047 おとぎの国の物語

ブログでの発言行動を起こして以来、更新にこれほど間が空いたことはありません。発言が止まったのは、弁護士からの文書に怖じ気づいたわけでも、健康の理由でもなく、仕事に忙殺されてはいるものの、多忙が理由ではありません。まだまだ記録すべきことがありますので、この間、複数本文章を書き上げて更新しようとしましたが、その度に更新の手が止まりました。

なぜ更新できなかったのか、今から説明させていただきます。

JAGDA最高顧問、会長、副会長、そして複数の会員が関わり参加していた初回五輪エンブレムコンペから派生した社会問題に対して、日本グラフィックデザイナー協会は会としての考えを表明せず、個人も発言せず、沈黙を続け今に至ります。JAGDAは「JAGDA見解文書」を公式見解と言うのでしょうが、あの文書が五輪エンブレム問題に対するJAGDAの公式見解だとするならば、今後、日本グラフィックデザイナー協会(JAGDA)の発言や行動が社会から信頼を得る日はこないでしょう。

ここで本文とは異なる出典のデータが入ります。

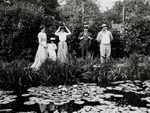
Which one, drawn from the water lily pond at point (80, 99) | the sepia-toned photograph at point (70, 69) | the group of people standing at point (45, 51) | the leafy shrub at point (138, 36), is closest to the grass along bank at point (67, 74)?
the sepia-toned photograph at point (70, 69)

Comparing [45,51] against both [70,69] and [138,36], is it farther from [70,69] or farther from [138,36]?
[138,36]

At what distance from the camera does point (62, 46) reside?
1184 cm

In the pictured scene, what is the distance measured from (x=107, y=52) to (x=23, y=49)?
4.34 meters

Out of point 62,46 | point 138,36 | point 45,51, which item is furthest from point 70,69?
point 138,36

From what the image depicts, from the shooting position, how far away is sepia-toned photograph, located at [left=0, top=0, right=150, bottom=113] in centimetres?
650

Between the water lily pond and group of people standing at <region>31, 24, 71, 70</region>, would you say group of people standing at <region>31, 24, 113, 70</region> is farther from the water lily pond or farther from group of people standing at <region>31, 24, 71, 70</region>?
the water lily pond

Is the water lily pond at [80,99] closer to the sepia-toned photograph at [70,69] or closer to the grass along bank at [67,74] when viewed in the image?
the sepia-toned photograph at [70,69]

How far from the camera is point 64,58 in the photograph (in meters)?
11.8

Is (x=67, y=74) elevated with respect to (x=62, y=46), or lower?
lower

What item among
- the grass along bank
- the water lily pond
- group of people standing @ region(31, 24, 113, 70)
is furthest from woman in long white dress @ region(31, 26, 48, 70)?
the water lily pond

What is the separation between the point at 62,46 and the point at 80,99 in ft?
17.2

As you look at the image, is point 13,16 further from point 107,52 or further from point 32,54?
point 107,52

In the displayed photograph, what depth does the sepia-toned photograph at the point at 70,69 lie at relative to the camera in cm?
650

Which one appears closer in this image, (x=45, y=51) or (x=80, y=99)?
(x=80, y=99)
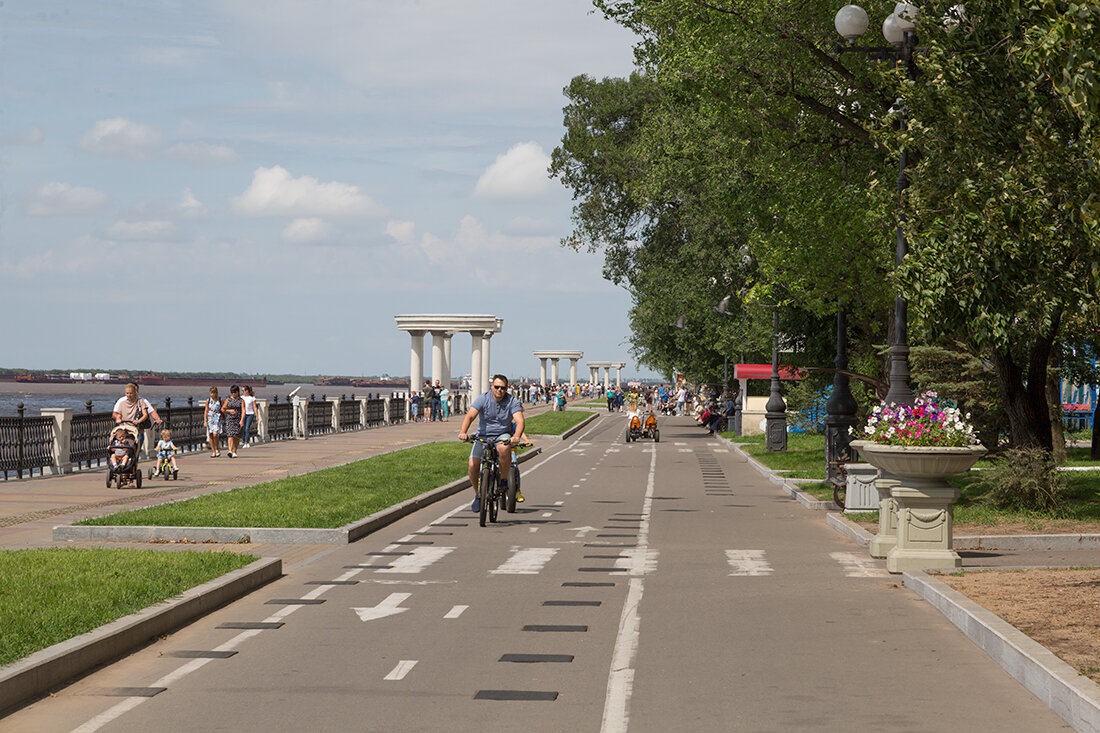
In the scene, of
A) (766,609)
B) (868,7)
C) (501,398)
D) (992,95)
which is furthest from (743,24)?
(766,609)

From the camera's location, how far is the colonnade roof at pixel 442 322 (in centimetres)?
7681

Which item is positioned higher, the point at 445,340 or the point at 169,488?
the point at 445,340

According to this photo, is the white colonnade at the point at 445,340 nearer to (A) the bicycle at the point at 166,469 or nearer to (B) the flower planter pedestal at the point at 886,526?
(A) the bicycle at the point at 166,469

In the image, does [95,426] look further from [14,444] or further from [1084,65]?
[1084,65]

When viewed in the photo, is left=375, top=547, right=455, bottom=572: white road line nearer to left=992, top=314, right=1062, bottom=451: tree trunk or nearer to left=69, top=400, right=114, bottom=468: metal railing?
left=992, top=314, right=1062, bottom=451: tree trunk

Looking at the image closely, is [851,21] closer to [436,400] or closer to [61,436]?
[61,436]

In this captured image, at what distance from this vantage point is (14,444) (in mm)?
24094

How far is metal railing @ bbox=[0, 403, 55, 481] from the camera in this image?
2380 cm

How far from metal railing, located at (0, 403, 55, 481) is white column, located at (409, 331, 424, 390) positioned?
48256 millimetres

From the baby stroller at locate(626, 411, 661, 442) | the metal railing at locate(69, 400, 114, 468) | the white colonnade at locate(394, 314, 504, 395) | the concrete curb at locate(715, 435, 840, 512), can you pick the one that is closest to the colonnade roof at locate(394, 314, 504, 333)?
the white colonnade at locate(394, 314, 504, 395)

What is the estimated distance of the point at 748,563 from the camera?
13.3m

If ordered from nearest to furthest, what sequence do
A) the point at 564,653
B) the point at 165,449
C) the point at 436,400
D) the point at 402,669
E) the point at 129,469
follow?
the point at 402,669
the point at 564,653
the point at 129,469
the point at 165,449
the point at 436,400

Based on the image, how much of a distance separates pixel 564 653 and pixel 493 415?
353 inches

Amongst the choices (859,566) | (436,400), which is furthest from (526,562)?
(436,400)
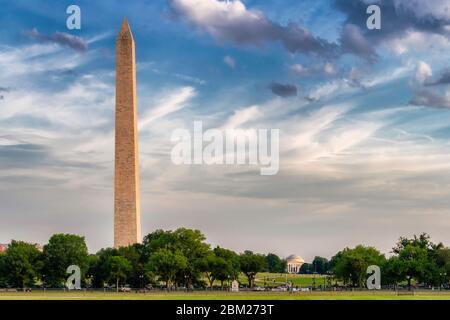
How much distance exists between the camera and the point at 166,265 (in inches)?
3900

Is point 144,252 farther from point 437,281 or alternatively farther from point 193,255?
point 437,281

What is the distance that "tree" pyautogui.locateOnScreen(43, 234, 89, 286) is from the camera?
10175 cm

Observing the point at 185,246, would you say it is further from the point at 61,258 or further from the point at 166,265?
the point at 61,258

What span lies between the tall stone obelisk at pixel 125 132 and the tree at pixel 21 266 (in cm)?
1199

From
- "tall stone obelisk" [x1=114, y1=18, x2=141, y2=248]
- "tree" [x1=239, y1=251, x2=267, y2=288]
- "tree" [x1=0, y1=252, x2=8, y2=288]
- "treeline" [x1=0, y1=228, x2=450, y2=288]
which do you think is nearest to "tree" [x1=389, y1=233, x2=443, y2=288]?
"treeline" [x1=0, y1=228, x2=450, y2=288]

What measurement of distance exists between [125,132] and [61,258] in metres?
18.2

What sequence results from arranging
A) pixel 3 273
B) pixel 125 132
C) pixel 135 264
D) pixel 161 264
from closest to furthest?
1. pixel 161 264
2. pixel 3 273
3. pixel 135 264
4. pixel 125 132

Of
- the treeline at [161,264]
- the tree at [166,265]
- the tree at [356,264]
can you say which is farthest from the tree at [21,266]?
the tree at [356,264]

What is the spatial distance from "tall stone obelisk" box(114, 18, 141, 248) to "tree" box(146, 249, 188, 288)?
780cm

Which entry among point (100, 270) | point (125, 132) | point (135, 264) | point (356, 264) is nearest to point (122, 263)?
point (135, 264)

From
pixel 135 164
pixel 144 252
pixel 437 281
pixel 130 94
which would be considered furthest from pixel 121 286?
pixel 437 281

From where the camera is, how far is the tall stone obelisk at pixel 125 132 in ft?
342

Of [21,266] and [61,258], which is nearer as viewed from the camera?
[21,266]

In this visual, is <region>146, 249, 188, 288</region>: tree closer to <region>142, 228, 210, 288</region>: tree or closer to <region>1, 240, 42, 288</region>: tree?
<region>142, 228, 210, 288</region>: tree
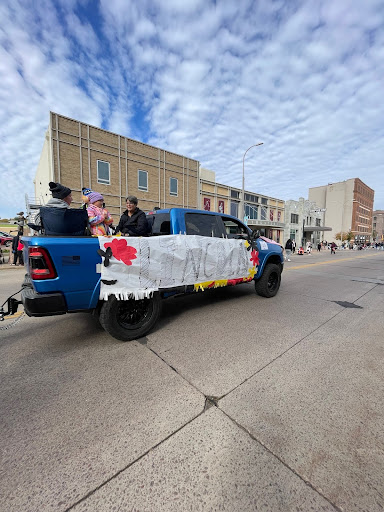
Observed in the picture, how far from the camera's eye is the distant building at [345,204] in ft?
290

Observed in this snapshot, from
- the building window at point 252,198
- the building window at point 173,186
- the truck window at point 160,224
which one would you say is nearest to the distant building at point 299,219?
the building window at point 252,198

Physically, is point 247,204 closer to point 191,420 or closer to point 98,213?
point 98,213

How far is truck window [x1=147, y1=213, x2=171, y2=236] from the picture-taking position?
410 cm

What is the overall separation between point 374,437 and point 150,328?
2.71 m

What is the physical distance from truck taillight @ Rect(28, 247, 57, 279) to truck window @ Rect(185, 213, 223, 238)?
218cm

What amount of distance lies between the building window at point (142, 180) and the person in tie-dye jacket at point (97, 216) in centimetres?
1943

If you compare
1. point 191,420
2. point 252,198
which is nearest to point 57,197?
point 191,420

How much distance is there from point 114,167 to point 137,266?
19.5 m

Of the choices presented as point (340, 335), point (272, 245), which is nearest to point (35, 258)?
point (340, 335)

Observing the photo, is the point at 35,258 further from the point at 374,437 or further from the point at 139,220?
the point at 374,437

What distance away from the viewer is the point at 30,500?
1.36 metres

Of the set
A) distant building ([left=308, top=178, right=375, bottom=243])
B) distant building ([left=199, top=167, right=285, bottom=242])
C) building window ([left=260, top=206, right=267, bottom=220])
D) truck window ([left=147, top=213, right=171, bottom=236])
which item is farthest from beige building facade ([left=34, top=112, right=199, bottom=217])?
distant building ([left=308, top=178, right=375, bottom=243])

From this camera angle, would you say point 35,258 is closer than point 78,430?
No

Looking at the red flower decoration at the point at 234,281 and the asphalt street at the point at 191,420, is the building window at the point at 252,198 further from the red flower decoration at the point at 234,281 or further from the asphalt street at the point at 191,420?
the asphalt street at the point at 191,420
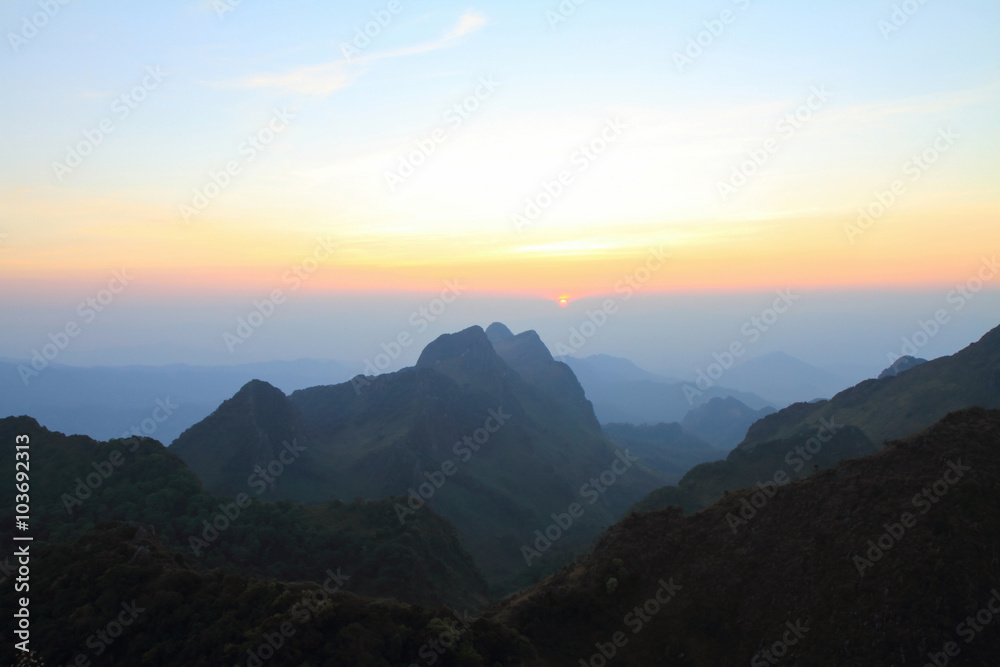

初回五輪エンブレムコンペにおいて応募要項の草案にアドバイスし、審査委員の人選に関わるなど、コンペ構築に深く関与した人たちが五輪エンブレムコンペを私物化したように、今またJAGDAを私物化し、公益社団法人の総会の機会を利用して、『東京2020オリンピック・パラリンピック競技大会エンブレム第1回設計競技について』と名付けられた成り立ち不明の文書を表出させました。その文書は、初回コンペの審査委員代表を除く審査委員や1位案制作者、執筆者を除く入選者、招待作家、出品者といったコンペの関係者からは一切話を聞かず、ひとりの人間が執筆するという不可解な方法で作られました。要するに「JAGDA」の名と社会的立場を利用した虚偽の創作文なのです。そして、2016年6月25日に開催されたJAGDA2016年度総会の場で前触れもなく突然に、執筆者による朗読が始まり、成り立ち不明の議案にはなれない文書が議案として発表され、嘘の議事承認ごっこで承認されました。しかし、当ブログで不適正な承認経緯の事実を指摘され、事実が公になった1ヶ月後、文書は決議事項ではないと主張しはじめました。その後、見解文書の中の、事実歪曲が顕著にわかる自作の「年表」などを除いた文書の一部をJAGDAのウェブサイトで公開しました。会員に対して文書への意見を募りながら、集まった意見や質問について理事会と運営委員会で討議されず、質問に答えず、公開質問の場や議論の場を設けたいという会員の申し出に対して「新たな対応を行う必要はない」と却下するというJAGDA三役(会長と副会長)の意向を弁護士に送らせました。三役のみならず理事と運営委員もこの異常な状況に対して口を閉ざしています。このように責任者は名を伏せて裏で指示を出して行われる様々な行為が、「日本で唯一のグラフィックデザイナーの全国組織」と謳っている公益社団法人の中で平然と行われていているという事実を記録してきました。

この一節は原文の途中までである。